Instructions to follow
Return the lines of the data below in which the string "warthog" occurs.
Segment Start: Records for this exercise
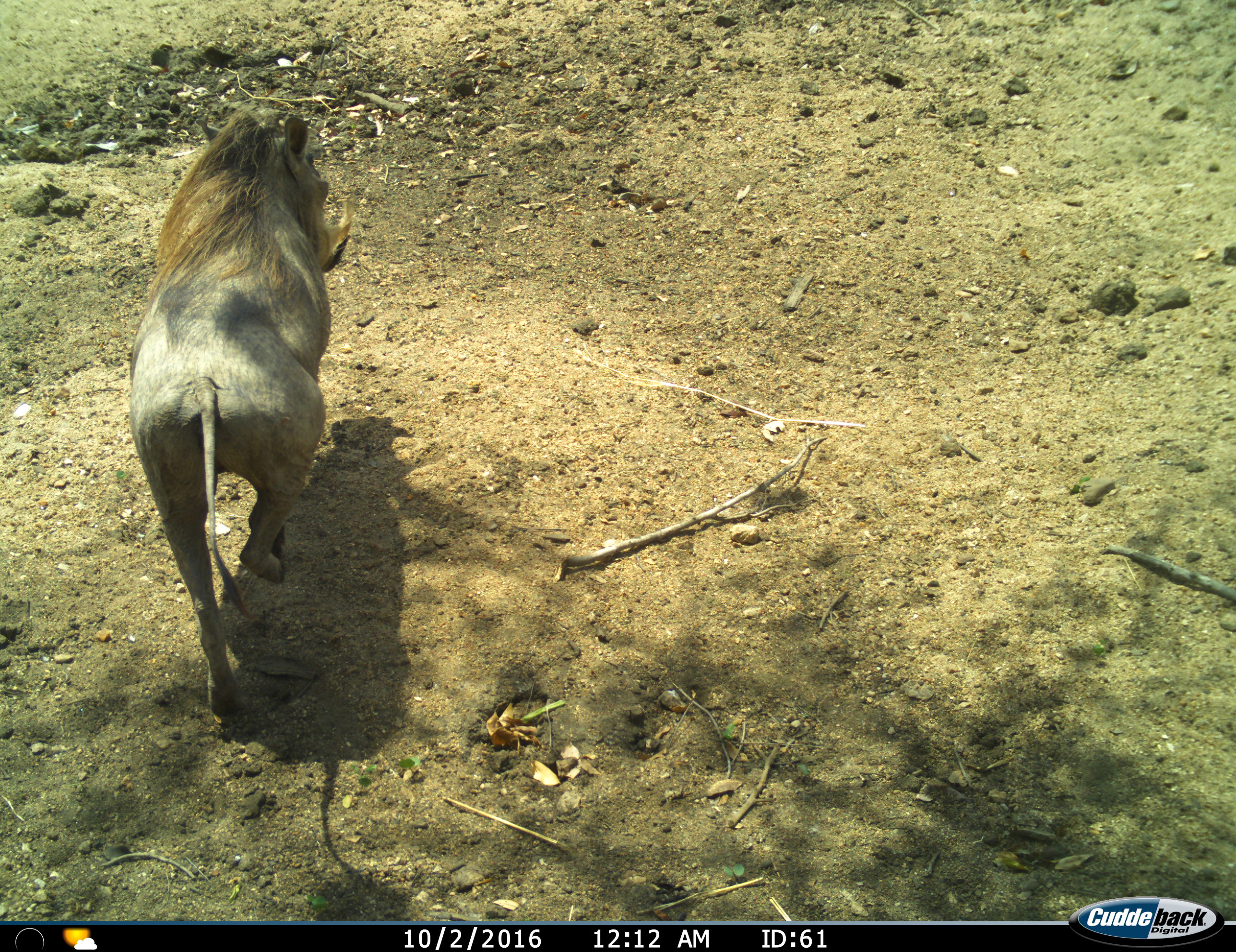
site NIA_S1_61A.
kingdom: Animalia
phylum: Chordata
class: Mammalia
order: Artiodactyla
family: Suidae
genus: Phacochoerus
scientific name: Phacochoerus africanus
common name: warthog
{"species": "warthog (Phacochoerus africanus)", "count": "1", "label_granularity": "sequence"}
Segment End: Records for this exercise
Result of the exercise
common name: warthog
{"species": "warthog (Phacochoerus africanus)", "count": "1", "label_granularity": "sequence"}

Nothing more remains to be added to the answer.